On August 23, 2017, Plaintiff Alfred Johnson filed a class action complaint in California state court alleging that he was an employee when he took a drug test as part of WinCo Food’s “contingent job offer.” Johnson asserted claims under the California Labor Code and California’s Unfair Competition Law, seeking compensation for the time and expenses (mileage) associated with traveling to, and taking, the drug test. (WinCo paid the cost of administering the drug test). WinCo Foods removed the case to federal court under the Class Action Fairness Act.

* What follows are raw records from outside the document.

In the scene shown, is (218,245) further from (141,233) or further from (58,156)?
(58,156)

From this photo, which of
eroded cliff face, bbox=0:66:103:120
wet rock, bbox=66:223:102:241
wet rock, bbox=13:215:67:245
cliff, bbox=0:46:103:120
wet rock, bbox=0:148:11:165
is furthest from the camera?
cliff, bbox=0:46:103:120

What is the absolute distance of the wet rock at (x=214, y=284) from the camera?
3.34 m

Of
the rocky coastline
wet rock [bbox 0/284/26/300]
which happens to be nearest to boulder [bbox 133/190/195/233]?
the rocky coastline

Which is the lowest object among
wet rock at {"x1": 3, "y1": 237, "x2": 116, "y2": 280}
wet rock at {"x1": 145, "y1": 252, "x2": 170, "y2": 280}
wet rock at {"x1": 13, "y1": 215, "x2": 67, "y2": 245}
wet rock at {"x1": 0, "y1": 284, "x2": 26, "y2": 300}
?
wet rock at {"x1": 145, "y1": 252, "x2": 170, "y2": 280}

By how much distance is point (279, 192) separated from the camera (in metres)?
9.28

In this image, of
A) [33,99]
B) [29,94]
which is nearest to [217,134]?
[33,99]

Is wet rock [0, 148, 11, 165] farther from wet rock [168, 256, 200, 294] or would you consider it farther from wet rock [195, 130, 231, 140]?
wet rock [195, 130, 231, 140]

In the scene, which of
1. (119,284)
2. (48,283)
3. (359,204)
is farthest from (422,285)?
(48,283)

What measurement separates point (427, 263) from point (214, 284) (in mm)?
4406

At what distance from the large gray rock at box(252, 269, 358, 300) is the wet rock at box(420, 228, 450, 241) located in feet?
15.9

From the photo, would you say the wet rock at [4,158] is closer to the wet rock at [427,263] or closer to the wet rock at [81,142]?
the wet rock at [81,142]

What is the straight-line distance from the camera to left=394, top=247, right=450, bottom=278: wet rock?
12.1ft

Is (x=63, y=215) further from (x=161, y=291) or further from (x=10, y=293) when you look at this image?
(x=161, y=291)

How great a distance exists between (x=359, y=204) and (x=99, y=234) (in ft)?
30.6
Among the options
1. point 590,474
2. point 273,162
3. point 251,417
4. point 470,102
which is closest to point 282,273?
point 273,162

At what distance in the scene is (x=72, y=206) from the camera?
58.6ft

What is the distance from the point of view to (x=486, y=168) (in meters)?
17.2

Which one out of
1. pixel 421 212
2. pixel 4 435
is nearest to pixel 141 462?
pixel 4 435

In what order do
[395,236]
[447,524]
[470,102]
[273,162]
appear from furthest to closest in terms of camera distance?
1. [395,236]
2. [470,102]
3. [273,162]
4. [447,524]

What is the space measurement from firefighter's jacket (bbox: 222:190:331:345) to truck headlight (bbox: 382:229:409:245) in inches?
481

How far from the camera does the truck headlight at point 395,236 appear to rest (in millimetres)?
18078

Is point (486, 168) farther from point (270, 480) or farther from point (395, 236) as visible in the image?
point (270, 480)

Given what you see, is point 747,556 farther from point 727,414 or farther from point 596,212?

The District Court’s Decision
After the District Court granted Johnson’s motion for class certification, both parties moved for summary judgment on the substantive claims. The District Court granted summary judgment in WinCo Food’s favor, holding that Johnson and the class members were not employees when they took the drug test under either a “control theory” or “contract theory” of employment.
The Ninth Circuit’s Decision
The Ninth Circuit Court affirmed the District Court’s ruling, noting the lack of “authoritative California state court” guidance on this recurring issue. It declined to send the question to the California Supreme Court, however, because “California law is clear”: Johnson and the other class members “were not yet employees” when they took the drug tests and thus were not owed any compensation for any associated. time and expenses.
The Court first held that the “control test” established by the California Supreme Court in Borello and
Martinez does not apply to job applicants taking a drug test. This is because “control over a drug test as part of the job application process is not control over the performance of the job,” and “class members were not performing work for an employer when they took the preemployment drug test; they were instead applying for the job. “
The Court rejected Johnson’s suggestion that pre-employment drug screening is akin to the (possibly compensable) interviews that staffing agencies require individuals to attend prior to receiving job placements with staffing agency clients. The “key difference,” the court noted, is that staffing agency workers “were doing the employment agency’s work when they went to the job interviews, whereas Johnson and fellow class members were not doing work for WinCo when they took the drug tests.”
The Ninth Circuit then addressed Johnson’s “contract theory” —namely, that an employment contract was formed the moment class members accepted WinCo Food’s contingent job offer, and that the drug test was merely a “condition subsequent” allowing WinCo to terminate the employment relationship in the event of a drug test failure. The court rejected this argument, noting that “WinCo went to great lengths when the verbal offer was made to communicate that its job offer was conditional.” The Ninth Circuit therefore concluded that passing a drug test was a “precedent condition” to contract formation, such that there was no employment contract until the contingency was satisfied.
WinCo was represented by Seyfarth Shaw.
What Johnson Means for Employers
Johnson makes clear that employers do not need to compensate job applicants for the time and expenses related to drug testing during the application process (except for the cost of the drug test, which employers should bear), and that the employment relationship does not begin until the condition is satisfied. To avoid any doubt, employers should be careful to expressly articulate that an offer of employment is contingent on passing the drug test, and explain what must be done to satisfy the contingency.